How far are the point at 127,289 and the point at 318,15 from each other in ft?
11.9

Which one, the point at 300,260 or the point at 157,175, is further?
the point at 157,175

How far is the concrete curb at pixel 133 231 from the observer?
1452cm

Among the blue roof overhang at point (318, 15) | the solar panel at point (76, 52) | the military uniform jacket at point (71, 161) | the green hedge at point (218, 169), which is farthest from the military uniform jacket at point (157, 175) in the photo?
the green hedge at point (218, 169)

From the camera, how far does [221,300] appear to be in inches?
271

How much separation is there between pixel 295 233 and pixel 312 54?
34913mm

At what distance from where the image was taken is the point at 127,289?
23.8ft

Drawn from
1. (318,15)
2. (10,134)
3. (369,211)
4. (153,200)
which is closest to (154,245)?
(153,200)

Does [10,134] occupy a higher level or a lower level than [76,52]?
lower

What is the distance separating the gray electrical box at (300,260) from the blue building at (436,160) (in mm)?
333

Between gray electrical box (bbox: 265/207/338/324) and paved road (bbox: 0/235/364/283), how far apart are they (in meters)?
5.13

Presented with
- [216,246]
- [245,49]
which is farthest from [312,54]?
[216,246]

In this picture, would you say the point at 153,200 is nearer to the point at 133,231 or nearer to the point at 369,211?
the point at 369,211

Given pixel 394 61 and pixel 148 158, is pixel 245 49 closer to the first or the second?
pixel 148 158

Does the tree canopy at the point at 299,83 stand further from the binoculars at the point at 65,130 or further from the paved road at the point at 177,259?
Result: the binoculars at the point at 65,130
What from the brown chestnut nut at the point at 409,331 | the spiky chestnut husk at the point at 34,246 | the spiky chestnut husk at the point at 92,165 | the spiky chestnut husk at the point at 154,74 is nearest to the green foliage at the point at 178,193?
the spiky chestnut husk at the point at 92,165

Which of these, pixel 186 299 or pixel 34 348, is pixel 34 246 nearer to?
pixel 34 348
^^^^
Copy out every line from the one containing "From the camera, how" to the end of the material, both ends included.

## FULL ANSWER
From the camera, how far does [221,300] appear to be in inches?
271

How much separation is there between pixel 295 233 and pixel 312 54?
34913mm

At what distance from where the image was taken is the point at 127,289?
23.8ft

Drawn from
1. (318,15)
2. (10,134)
3. (369,211)
4. (153,200)
which is closest to (154,245)?
(153,200)

Does [10,134] occupy a higher level or a lower level than [76,52]?
lower

What is the distance separating the gray electrical box at (300,260) from the blue building at (436,160) (in mm)?
333

Between gray electrical box (bbox: 265/207/338/324) and paved road (bbox: 0/235/364/283), how far apart are they (in meters)?
5.13

Presented with
- [216,246]
- [245,49]
which is farthest from [312,54]?
[216,246]

In this picture, would you say the point at 153,200 is nearer to the point at 133,231 or nearer to the point at 369,211?
the point at 369,211

Given pixel 394 61 and pixel 148 158, is pixel 245 49 closer to the first or the second?
pixel 148 158

Does the tree canopy at the point at 299,83 stand further from the binoculars at the point at 65,130 or further from the paved road at the point at 177,259?
Result: the binoculars at the point at 65,130
What from the brown chestnut nut at the point at 409,331 | the spiky chestnut husk at the point at 34,246 | the spiky chestnut husk at the point at 92,165 | the spiky chestnut husk at the point at 154,74 is nearest to the green foliage at the point at 178,193?
the spiky chestnut husk at the point at 92,165

Which of these, pixel 186 299 or pixel 34 348, is pixel 34 246 nearer to?
pixel 34 348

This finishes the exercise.